Now lets execute it a few times.

$ ./heap0 AAAA
data is at 0x9b19160, fp is at 0x9b191b0
level has not been passed
$ ./heap0 AAAA
data is at 0x87c3160, fp is at 0x87c31b0
level has not been passed
$ ./heap0 AAAA
data is at 0x8b78160, fp is at 0x8b781b0
level has not been passed

We can see that the heap pointers are not static values, as they were in the original exercises VM. This is because of Address Space Layout Randomization (ASLR). We need to disable it to keep the heap addresses from changing every time we execute. At this point, a lot of tutorials or Stack Overflow comments will tell you to do this:

$ sysctl kernel.randomize_va_space
kernel.randomize_va_space = 2
$ sudo sysctl -w kernel.randomize_va_space=0
$ sysctl kernel.randomize_va_space
kernel.randomize_va_space = 0

However, this disables ASLR system wide. While this will certainly work, in my opinion there is a better alternative. Rather than disabling ASLR system wide, can we just disable it for this binary temporarily? Yes we can. The answer lies in a Linux kernel feature called personality.
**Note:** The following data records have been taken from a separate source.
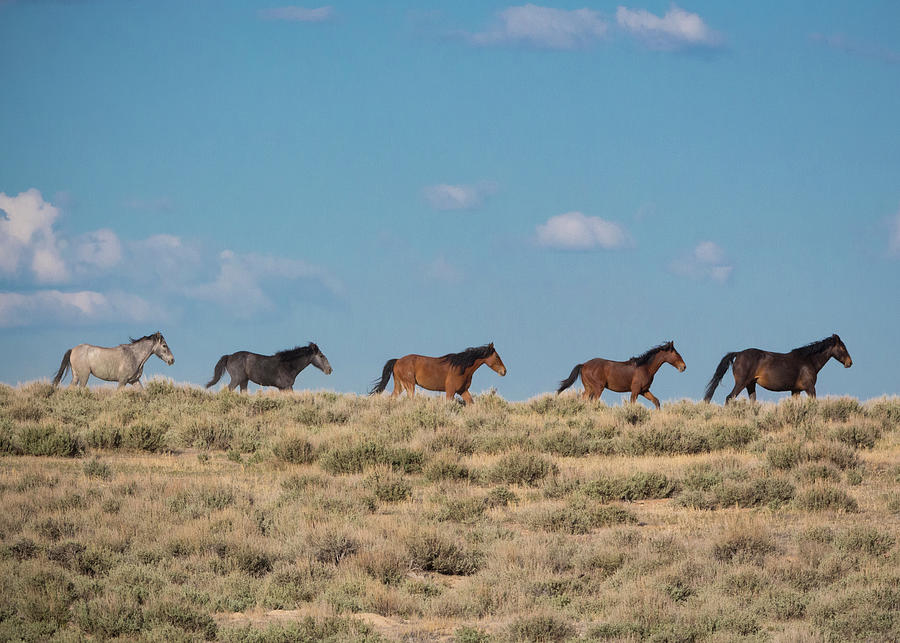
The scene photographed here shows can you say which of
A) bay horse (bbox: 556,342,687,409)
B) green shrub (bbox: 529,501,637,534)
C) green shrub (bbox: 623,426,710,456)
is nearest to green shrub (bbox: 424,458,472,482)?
green shrub (bbox: 529,501,637,534)

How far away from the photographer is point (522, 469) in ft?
54.7

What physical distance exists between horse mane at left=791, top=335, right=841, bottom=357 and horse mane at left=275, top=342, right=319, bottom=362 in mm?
14295

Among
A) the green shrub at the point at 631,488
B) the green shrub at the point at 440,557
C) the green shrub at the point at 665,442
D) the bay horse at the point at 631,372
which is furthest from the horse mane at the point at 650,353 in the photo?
the green shrub at the point at 440,557

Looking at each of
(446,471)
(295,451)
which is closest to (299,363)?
(295,451)

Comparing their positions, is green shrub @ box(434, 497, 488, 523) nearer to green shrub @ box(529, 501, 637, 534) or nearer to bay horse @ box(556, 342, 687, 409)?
green shrub @ box(529, 501, 637, 534)

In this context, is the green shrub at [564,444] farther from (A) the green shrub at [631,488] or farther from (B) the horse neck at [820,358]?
(B) the horse neck at [820,358]

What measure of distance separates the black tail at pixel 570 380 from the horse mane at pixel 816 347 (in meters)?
5.91

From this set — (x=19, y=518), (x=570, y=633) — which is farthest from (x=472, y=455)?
(x=570, y=633)

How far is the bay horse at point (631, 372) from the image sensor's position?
2567 centimetres

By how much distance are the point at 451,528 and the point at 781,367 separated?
15.3m

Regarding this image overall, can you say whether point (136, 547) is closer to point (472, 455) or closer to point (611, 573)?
point (611, 573)

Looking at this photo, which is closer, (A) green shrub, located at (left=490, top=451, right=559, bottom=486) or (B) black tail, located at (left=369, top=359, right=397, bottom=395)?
(A) green shrub, located at (left=490, top=451, right=559, bottom=486)

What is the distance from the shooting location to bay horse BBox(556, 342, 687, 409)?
84.2 ft

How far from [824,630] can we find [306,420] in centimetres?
1633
There’s a specific binary in particular called setarch that allows us to modify the execution domain to emulate something significantly older than our current kernel.

We can use setarch linux32 -R when executing a specific binary. The chosen architecture being Linux 32-bit and the -R short flag to disable ASLR. Lets try it out.

$ setarch linux32 -R ./heap0 
data is at 0x804b160, fp is at 0x804b1b0
Segmentation fault (core dumped)
$ setarch linux32 -R ./heap0 
data is at 0x804b160, fp is at 0x804b1b0
Segmentation fault (core dumped)

The heap addresses are now nice and stable. Pretty cool, yeah?

What about using GDB? To use setarch within GDB, we can use exec-wrapper.

$ gdb ./heap0
Reading symbols from ./heap0...done.
(gdb) set exec-wrapper setarch linux32 -R
(gdb) p winner
$1 = {void ()} 0x80484b6 <winner>
(gdb) r AAAA
Starting program: /path/to/heap0 AAAA
data is at 0x804b160, fp is at 0x804b1b0
level has not been passed
[Inferior 1 (process 5827) exited normally]

Then after working towards a solution, hopefully you arrive here:

$ setarch linux32 -R ./heap0 "$(python heap0.py)"
data is at 0x804b160, fp is at 0x804b1b0
level passed

One Final Note

The stack addresses are going to be slightly off if you’re comparing them to the ones shown in writeups or other solutions using the old VM. You’ll have to do the work yourself to figure out what those are, but that’s the point anyway.

I hope you found this post interesting. Good luck and have fun learning about exploitation!